STANDING UP FOR WORKERS

“First and foremost, just as the heart of America’s economy is the American worker, the heart of the global economy should be working people who stand to share in the benefits of global growth. 

“This is not a new idea, but a longstanding aspiration of American trade policy, as CAP’s "Virtuous Circle' essays on international economics suggested some years ago. 

“It is noteworthy that Franklin Roosevelt brought the United States into the International Labor Organization in 1934, the same year that a Democratic Congress created the first ever version of trade negotiating authority.

“But the full inclusion of labor standards in trade agreements is a quite new development, and an innovation that Democrats should be particularly proud of. 

“Twenty years ago, the idea that labor standards should be part of trade agreements was at best an afterthought. 

“That was certainly the case in NAFTA.  But it is not the case anymore. 

“As a candidate for President, then-Senator Obama said he would renegotiate NAFTA, put labor and environmental standards at the core of trade agreements and make those standards enforceable like any commercial commitment. 

“That’s exactly what we’re doing in TPP, upgrading our trade relationships, not only with Mexico and Canada, but with nine other countries as well. 

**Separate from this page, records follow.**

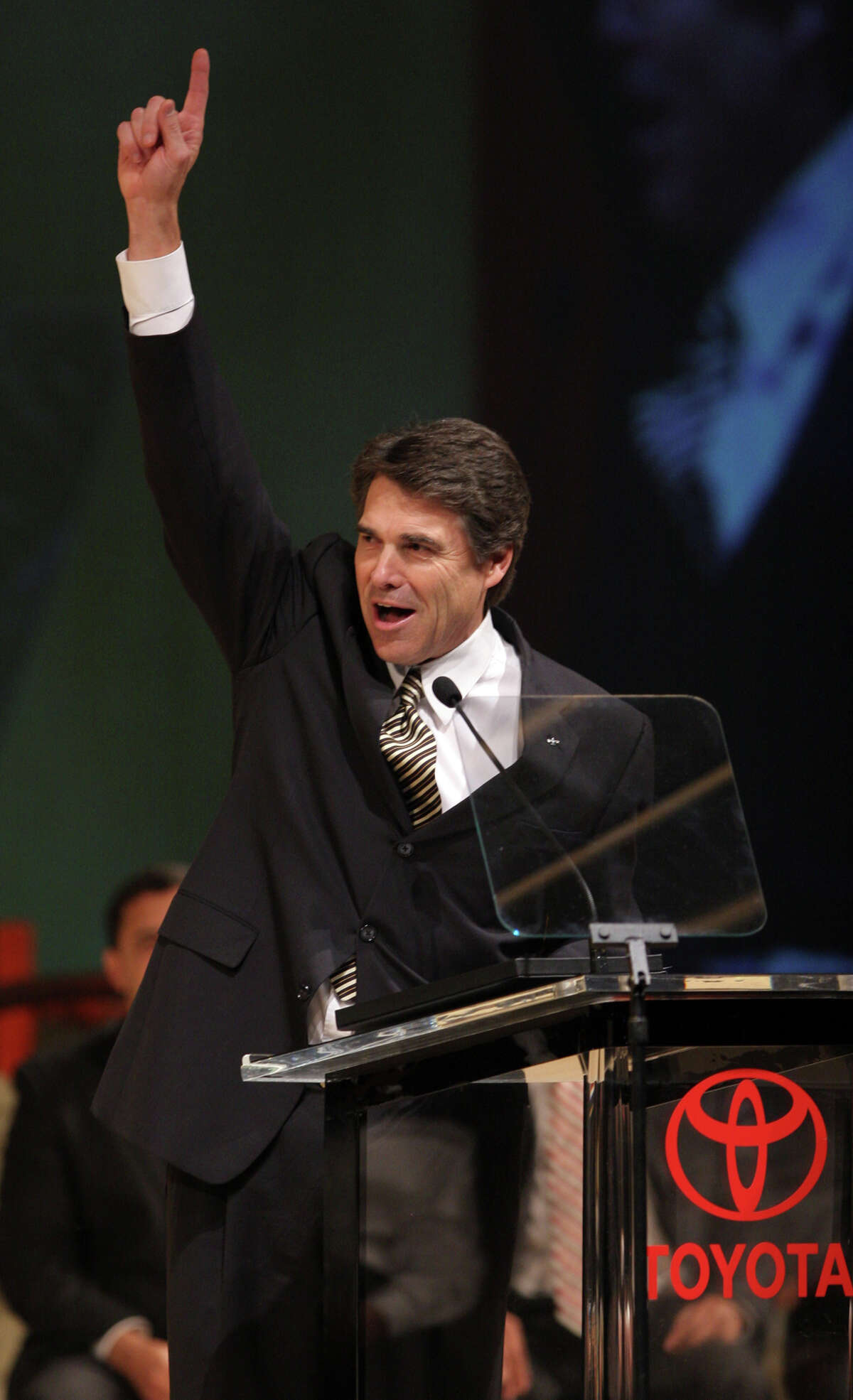 Texas Gov. Rick Perry gives the number one sign as the first Toyota Tundra truck rolls off at the New Toyota Motor Manufacturing of Texas plant in San Antonio, Nov. 17, 2006.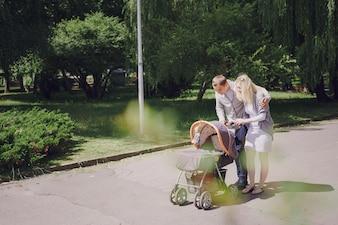 Padres sonriendo a su bebé en el cochecito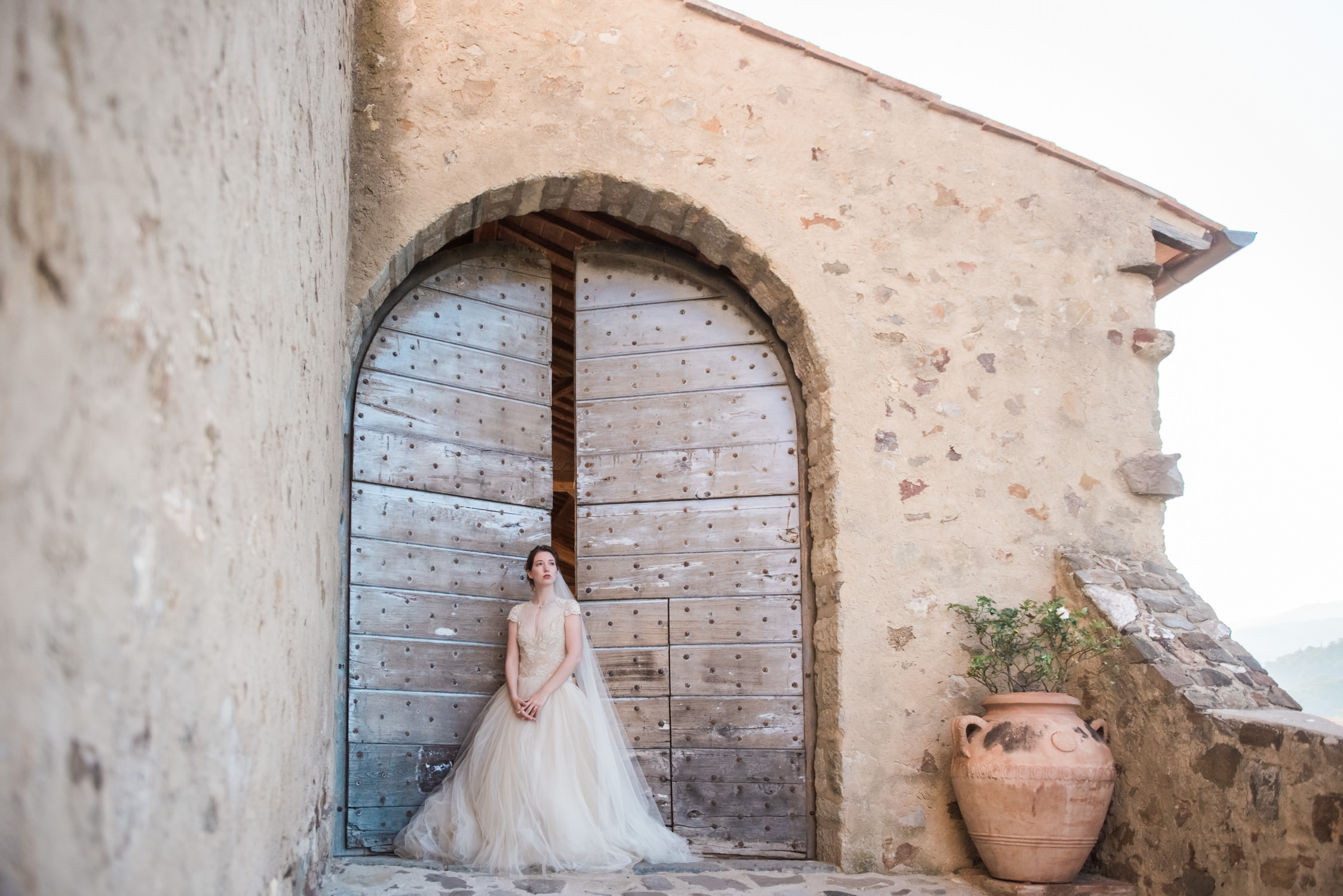 A bride in front of one of the gates ate Castello di Potentino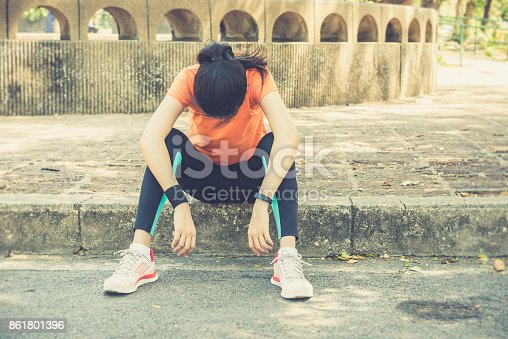 istock Attractive confidence asian woman runner resting tired after a run 861801396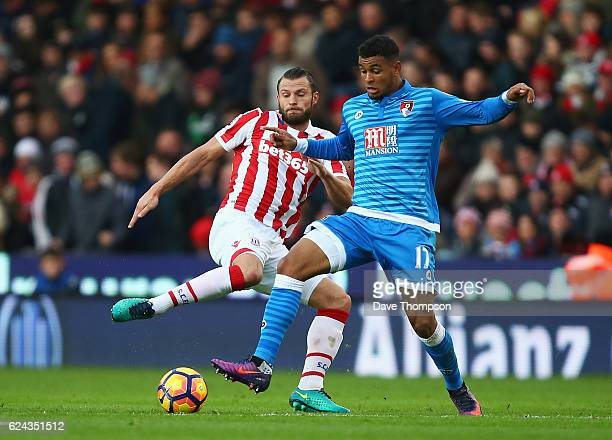 Erik Pieters of Stoke City puts pressure on Joshua King of AFC Bournemouth during the Premier League match between Stoke City and AFC Bournemouth at...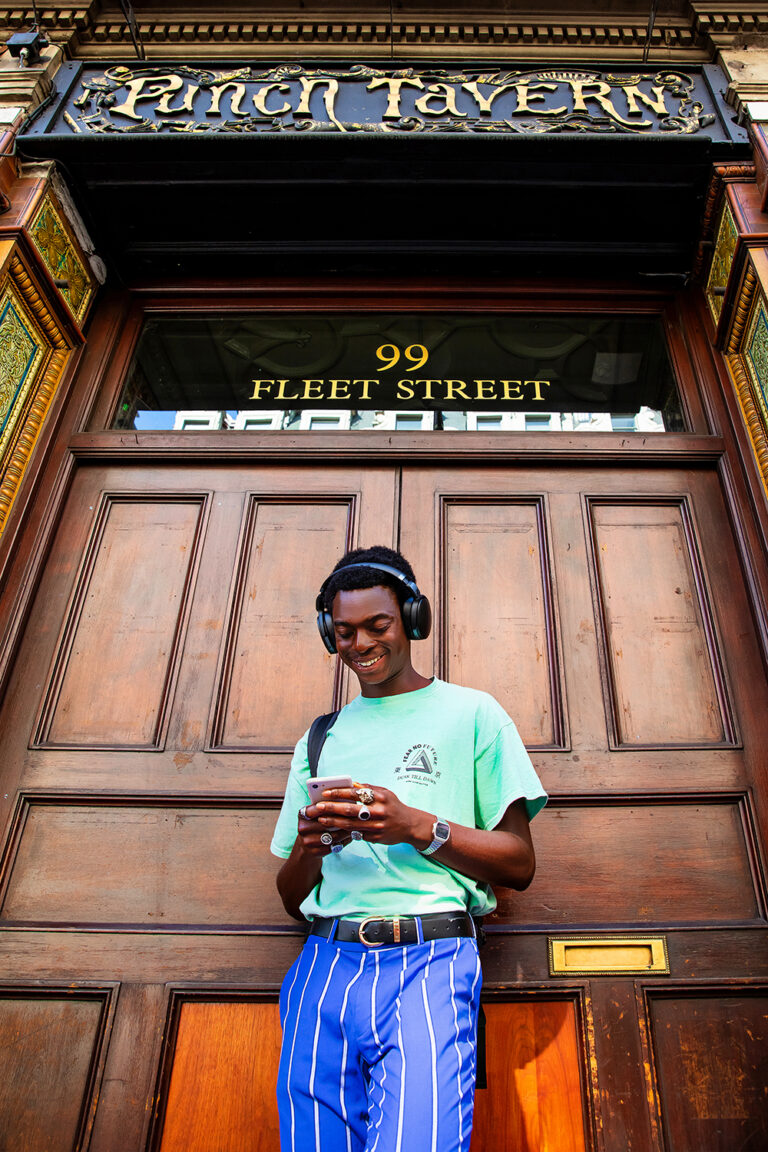 A young man is standing in front of a door. He is wearing headphones and looking at his phone, smiling.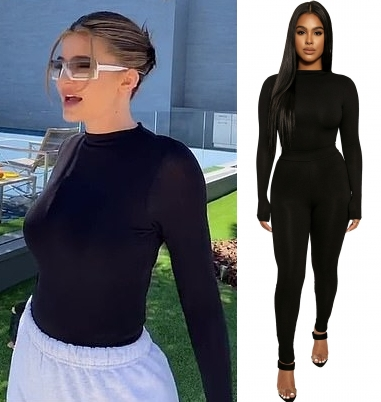 Kylie Jenner rocking a Figure hugging black Naked Wardrobe bodysuit with a spandex material, extra long sleeves and a crew neck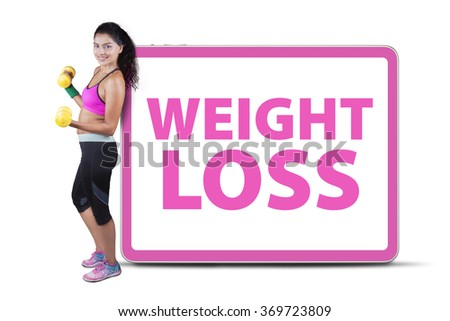 Healthy indian woman holding two dumbbells and leans on a billboard with text of weight loss - stock photo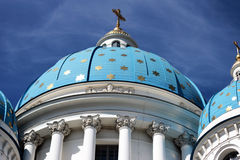 Angel on the blue dome with gold stars Stock Images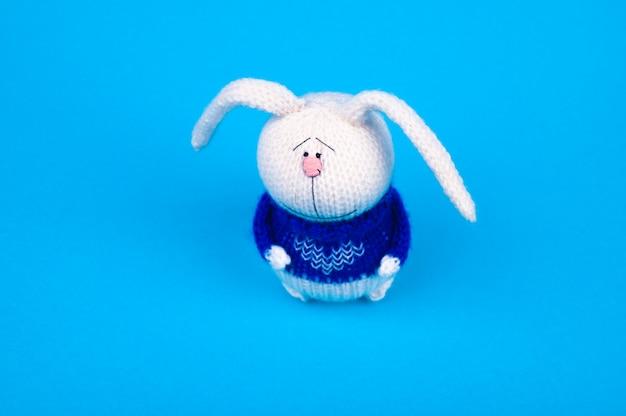 Coelho de malha branco, em um casaco azul com um coração, sobre um fundo azul. coelho com um coração. lugar para escrever.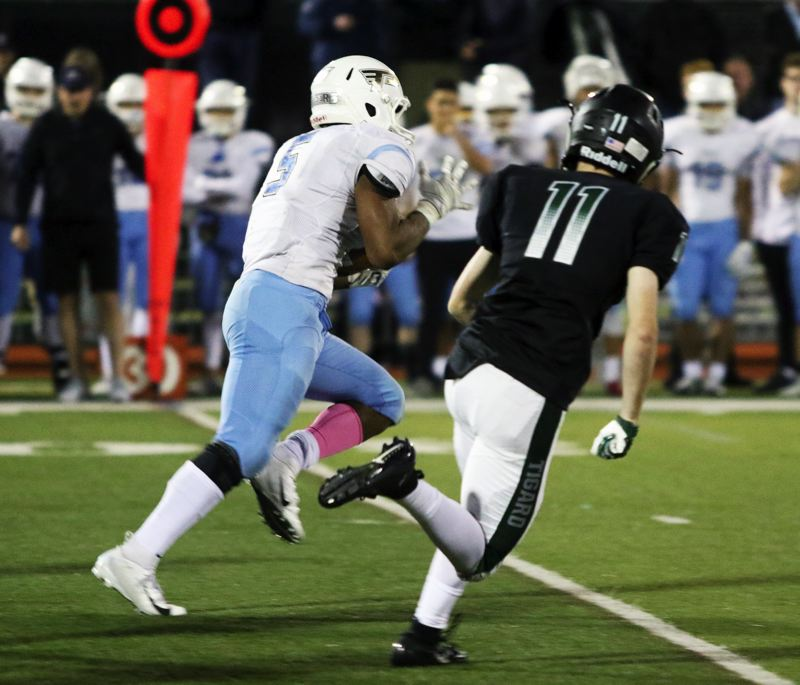 TIMES PHOTO: DAN BROOD - Lakeridge junior Jalen John (left) breaks into the clear on his way to scoring on an 80-yard run during the Pacers' win at Tigard on Friday.
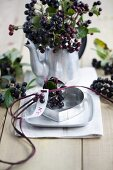 A name tag with aronia berries in a heart-shaped cookie cutter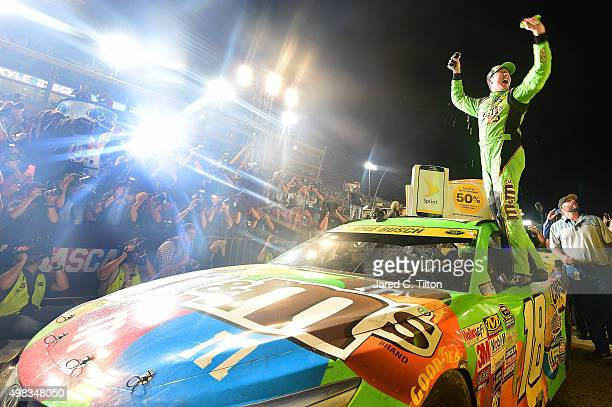 Kyle Busch, driver of the M&M's Crispy Toyota, celebrates winning the series championship in Victory Lane after the NASCAR Sprint Cup Series Ford...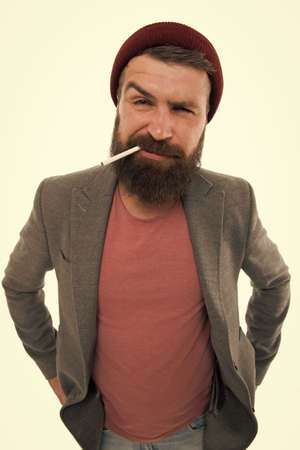 Brutal habits and lifestyle. Hipster brutal bearded tobacco smoker. Brutality and masculinity. Brutal unshaven guy smoking white background close up. Man brutal bearded hipster smoking cigarette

“As in the case of the three trade agreements signed into law by President Obama, in TPP we are seeking to include disciplines requiring adherence to fundamental labor rights, including the right to organize and collectively bargain, and protections from child and forced labor and employment discrimination. 

“We are pressing for regular consultative mechanisms, and a means for the public to raise labor concerns and demand action. 

“And we are working to include new commitments to address trade in goods produced by forced labor and regarding acceptable conditions of work. 

“We are working with Vietnam and the other TPP parties to make sure they live up to the high-standard, enforceable commitments of a final agreement. 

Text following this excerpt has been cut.